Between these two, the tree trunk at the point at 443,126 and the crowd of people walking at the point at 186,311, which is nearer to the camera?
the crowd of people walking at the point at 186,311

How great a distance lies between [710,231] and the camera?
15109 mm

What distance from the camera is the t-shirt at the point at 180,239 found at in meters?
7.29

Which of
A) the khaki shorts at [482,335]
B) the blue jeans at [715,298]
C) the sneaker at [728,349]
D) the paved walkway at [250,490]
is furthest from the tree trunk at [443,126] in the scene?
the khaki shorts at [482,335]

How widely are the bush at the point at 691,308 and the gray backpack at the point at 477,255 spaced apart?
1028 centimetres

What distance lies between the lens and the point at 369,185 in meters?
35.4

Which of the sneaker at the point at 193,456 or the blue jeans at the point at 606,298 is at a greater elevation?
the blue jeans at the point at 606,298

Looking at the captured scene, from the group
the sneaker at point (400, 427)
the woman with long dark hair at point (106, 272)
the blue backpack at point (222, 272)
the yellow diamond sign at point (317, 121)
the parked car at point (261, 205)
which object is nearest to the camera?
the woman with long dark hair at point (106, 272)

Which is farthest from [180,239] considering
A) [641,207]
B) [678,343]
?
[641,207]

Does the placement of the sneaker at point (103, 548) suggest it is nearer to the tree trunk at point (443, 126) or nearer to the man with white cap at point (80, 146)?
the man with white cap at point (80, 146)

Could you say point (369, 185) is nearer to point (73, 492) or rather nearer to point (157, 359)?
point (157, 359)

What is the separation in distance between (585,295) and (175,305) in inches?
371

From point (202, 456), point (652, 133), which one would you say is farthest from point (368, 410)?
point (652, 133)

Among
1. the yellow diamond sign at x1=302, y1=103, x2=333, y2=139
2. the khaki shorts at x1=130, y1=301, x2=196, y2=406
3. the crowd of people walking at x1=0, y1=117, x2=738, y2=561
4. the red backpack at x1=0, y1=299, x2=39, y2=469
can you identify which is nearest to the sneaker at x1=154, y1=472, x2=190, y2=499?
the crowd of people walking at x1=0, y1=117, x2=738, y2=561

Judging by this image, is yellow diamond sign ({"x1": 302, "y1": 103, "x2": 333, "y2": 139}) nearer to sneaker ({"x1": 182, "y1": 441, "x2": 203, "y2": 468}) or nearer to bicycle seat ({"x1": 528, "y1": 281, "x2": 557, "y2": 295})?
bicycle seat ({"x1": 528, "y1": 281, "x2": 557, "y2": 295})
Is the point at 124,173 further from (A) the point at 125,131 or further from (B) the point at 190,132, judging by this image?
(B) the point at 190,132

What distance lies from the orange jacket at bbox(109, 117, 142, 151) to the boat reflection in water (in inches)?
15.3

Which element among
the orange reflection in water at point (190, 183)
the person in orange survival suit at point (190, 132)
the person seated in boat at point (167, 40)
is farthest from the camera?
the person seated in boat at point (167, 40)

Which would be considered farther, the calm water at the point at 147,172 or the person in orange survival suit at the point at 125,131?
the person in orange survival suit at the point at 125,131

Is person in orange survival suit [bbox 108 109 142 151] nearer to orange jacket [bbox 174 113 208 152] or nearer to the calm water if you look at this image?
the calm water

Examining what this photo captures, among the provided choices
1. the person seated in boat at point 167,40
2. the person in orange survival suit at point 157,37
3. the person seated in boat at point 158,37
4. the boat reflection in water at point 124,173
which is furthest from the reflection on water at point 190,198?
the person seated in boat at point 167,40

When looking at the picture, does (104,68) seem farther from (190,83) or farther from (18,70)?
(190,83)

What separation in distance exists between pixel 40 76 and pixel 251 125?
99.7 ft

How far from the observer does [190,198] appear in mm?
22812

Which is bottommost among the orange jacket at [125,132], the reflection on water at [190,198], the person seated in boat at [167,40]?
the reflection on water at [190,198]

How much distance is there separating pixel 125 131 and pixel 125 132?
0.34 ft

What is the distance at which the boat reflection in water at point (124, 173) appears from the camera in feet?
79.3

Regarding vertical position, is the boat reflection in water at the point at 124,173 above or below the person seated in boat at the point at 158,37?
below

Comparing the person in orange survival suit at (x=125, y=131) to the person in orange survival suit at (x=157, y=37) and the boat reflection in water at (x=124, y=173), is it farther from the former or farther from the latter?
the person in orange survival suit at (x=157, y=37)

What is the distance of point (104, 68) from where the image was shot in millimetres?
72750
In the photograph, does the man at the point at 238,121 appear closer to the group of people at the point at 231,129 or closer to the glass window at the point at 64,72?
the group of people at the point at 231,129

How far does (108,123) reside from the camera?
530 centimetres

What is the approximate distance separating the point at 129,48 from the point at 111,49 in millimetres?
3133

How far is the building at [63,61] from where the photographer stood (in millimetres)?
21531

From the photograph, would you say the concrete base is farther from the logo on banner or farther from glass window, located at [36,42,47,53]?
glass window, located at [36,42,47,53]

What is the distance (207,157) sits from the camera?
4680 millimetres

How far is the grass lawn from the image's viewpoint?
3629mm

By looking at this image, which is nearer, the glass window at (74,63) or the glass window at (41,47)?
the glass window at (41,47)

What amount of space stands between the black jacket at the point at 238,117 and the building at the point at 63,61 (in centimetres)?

* * * * *

» **WORK TO BE COMPLETED**
Return all of the data above word for word, line by line, with nothing changed.

» **PROBLEM SOLUTION**
Between these two, the tree trunk at the point at 443,126 and the crowd of people walking at the point at 186,311, which is nearer to the camera?
the crowd of people walking at the point at 186,311

How great a distance lies between [710,231] and the camera?
15109 mm

What distance from the camera is the t-shirt at the point at 180,239 found at in meters?
7.29

Which of
A) the khaki shorts at [482,335]
B) the blue jeans at [715,298]
C) the sneaker at [728,349]
D) the paved walkway at [250,490]
is furthest from the tree trunk at [443,126] in the scene?
the khaki shorts at [482,335]

How widely are the bush at the point at 691,308 and the gray backpack at the point at 477,255 spaced apart?
1028 centimetres

What distance lies between the lens and the point at 369,185 in meters?
35.4

Which of the sneaker at the point at 193,456 or the blue jeans at the point at 606,298 is at a greater elevation?
the blue jeans at the point at 606,298

Looking at the captured scene, from the group
the sneaker at point (400, 427)
the woman with long dark hair at point (106, 272)
the blue backpack at point (222, 272)
the yellow diamond sign at point (317, 121)
the parked car at point (261, 205)
which object is nearest to the camera?
the woman with long dark hair at point (106, 272)

Which is farthest from [180,239] considering
A) [641,207]
B) [678,343]
?
[641,207]

Does the placement of the sneaker at point (103, 548) suggest it is nearer to the tree trunk at point (443, 126) or nearer to the man with white cap at point (80, 146)?
the man with white cap at point (80, 146)

Could you say point (369, 185) is nearer to point (73, 492) or rather nearer to point (157, 359)?
point (157, 359)

What is the separation in distance between (585,295) and (175,305) in inches?
371

From point (202, 456), point (652, 133), which one would you say is farthest from point (368, 410)?
point (652, 133)

Among
1. the yellow diamond sign at x1=302, y1=103, x2=333, y2=139
2. the khaki shorts at x1=130, y1=301, x2=196, y2=406
3. the crowd of people walking at x1=0, y1=117, x2=738, y2=561
4. the red backpack at x1=0, y1=299, x2=39, y2=469
can you identify which is nearest to the sneaker at x1=154, y1=472, x2=190, y2=499?
the crowd of people walking at x1=0, y1=117, x2=738, y2=561

Judging by this image, is yellow diamond sign ({"x1": 302, "y1": 103, "x2": 333, "y2": 139}) nearer to sneaker ({"x1": 182, "y1": 441, "x2": 203, "y2": 468}) or nearer to bicycle seat ({"x1": 528, "y1": 281, "x2": 557, "y2": 295})?
bicycle seat ({"x1": 528, "y1": 281, "x2": 557, "y2": 295})
Is the point at 124,173 further from (A) the point at 125,131 or further from (B) the point at 190,132, judging by this image?
(B) the point at 190,132

What distance lies from the orange jacket at bbox(109, 117, 142, 151) to the boat reflection in water (in inches)?
15.3

Which element among
the orange reflection in water at point (190, 183)
the person in orange survival suit at point (190, 132)
the person seated in boat at point (167, 40)
is farthest from the camera?
the person seated in boat at point (167, 40)

Which would be considered farther, the calm water at the point at 147,172 or the person in orange survival suit at the point at 125,131?
the person in orange survival suit at the point at 125,131

Is person in orange survival suit [bbox 108 109 142 151] nearer to orange jacket [bbox 174 113 208 152] or nearer to the calm water if you look at this image?
the calm water

Examining what this photo captures, among the provided choices
1. the person seated in boat at point 167,40
2. the person in orange survival suit at point 157,37
3. the person seated in boat at point 158,37
4. the boat reflection in water at point 124,173
which is furthest from the reflection on water at point 190,198?
the person seated in boat at point 167,40

When looking at the picture, does (104,68) seem farther from (190,83) or farther from (18,70)?
(190,83)

What separation in distance exists between pixel 40 76 and pixel 251 125?
99.7 ft

How far from the observer does [190,198] appear in mm?
22812

Which is bottommost among the orange jacket at [125,132], the reflection on water at [190,198], the person seated in boat at [167,40]?
the reflection on water at [190,198]

How much distance is there separating pixel 125 131 and pixel 125 132?
0.34 ft

What is the distance at which the boat reflection in water at point (124, 173) appears from the camera in feet?
79.3

Regarding vertical position, is the boat reflection in water at the point at 124,173 above or below the person seated in boat at the point at 158,37?
below

Comparing the person in orange survival suit at (x=125, y=131) to the person in orange survival suit at (x=157, y=37) and the boat reflection in water at (x=124, y=173), is it farther from the former or farther from the latter?
the person in orange survival suit at (x=157, y=37)

What is the distance of point (104, 68) from where the image was shot in millimetres?
72750
In the photograph, does the man at the point at 238,121 appear closer to the group of people at the point at 231,129 or closer to the glass window at the point at 64,72?
the group of people at the point at 231,129

How far does (108,123) reside from the camera?
530 centimetres

What is the approximate distance separating the point at 129,48 from the point at 111,49 in millimetres?
3133

How far is the building at [63,61] from where the photographer stood (in millimetres)?
21531

From the photograph, would you say the concrete base is farther from the logo on banner or farther from glass window, located at [36,42,47,53]?
glass window, located at [36,42,47,53]

What is the distance (207,157) sits from the camera?
4680 millimetres

How far is the grass lawn from the image's viewpoint?
3629mm

By looking at this image, which is nearer, the glass window at (74,63) or the glass window at (41,47)?
the glass window at (41,47)

What amount of space stands between the black jacket at the point at 238,117 and the building at the point at 63,61 (in centimetres)?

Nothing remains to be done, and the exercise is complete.